As another example, last class, we needed to calculate the product of gdp-per-cap and population size for each year and each country. We did this efficiently in a single step for all years and countries with a mutate(), prior to defining our loop or function.

gap_europe <- gapminder_est %>%  # Here we use the gapminder_est that includes information on whether data were estimated
  filter(continent == "Europe") %>%
  mutate(gdp_tot = gdp_per_cap * pop)


A (not very computationally efficient) alternative would be to do this calculation for a specific country with a for loop and using square bracket indexing to select the i’th element of a vector.

gapminder$gdp_tot <-  vector(length = nrow(gapminder))

for (i in 1:nrow(gapminder)) {
  gapminder$gdp_tot[i] <- gapminder$gdp_per_cap[i] * gapminder$pop[i]
} 


To understand how this loop is working exactly the same way as our previous loop, have a look of the list of elements 1:nrow(gapminder) that we loop over.

1:nrow(gapminder)

You see that this just gives a vector of integers from 1 to the number of rows in the gapminder data. Each of these numbers in turn get assigned to i as we run through the loop.

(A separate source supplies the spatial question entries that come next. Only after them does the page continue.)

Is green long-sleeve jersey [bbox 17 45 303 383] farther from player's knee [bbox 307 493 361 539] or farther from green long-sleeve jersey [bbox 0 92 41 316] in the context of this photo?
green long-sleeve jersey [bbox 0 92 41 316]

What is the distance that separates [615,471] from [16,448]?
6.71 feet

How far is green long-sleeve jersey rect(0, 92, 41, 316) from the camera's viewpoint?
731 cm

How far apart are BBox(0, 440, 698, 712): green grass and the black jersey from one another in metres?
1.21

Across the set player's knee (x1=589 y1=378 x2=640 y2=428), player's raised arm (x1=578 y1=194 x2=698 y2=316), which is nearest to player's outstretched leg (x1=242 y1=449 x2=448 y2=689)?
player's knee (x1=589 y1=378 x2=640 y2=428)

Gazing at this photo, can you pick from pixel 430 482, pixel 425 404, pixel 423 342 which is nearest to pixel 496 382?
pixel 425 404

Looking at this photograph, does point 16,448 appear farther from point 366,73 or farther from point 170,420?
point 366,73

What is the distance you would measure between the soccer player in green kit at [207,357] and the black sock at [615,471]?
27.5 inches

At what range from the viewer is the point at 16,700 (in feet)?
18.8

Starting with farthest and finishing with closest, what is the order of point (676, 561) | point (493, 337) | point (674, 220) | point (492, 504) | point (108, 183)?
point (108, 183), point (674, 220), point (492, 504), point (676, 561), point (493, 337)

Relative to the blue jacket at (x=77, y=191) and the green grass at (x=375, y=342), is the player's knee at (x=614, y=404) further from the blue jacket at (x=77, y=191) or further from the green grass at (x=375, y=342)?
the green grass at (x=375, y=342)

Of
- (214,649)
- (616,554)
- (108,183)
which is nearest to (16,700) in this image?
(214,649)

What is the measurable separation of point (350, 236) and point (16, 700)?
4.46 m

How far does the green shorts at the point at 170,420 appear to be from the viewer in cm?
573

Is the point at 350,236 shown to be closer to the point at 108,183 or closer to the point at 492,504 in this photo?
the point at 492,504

Functional programming and map functions

For loops are a great place to start implementing iteration in our code because they make iteration very explicit, so it’s obvious what’s happening. However, for loops are quite verbose, and require quite a bit of bookkeeping code that is duplicated for every for loop. Functional programming (FP) offers tools to extract out this duplicated code, so each common for loop pattern gets its own function. If you are going to implement a lot of iteration in your code (which many of us will), I strongly recommend that you learn about the map functions in the purr package. R4DS provides a great introduction.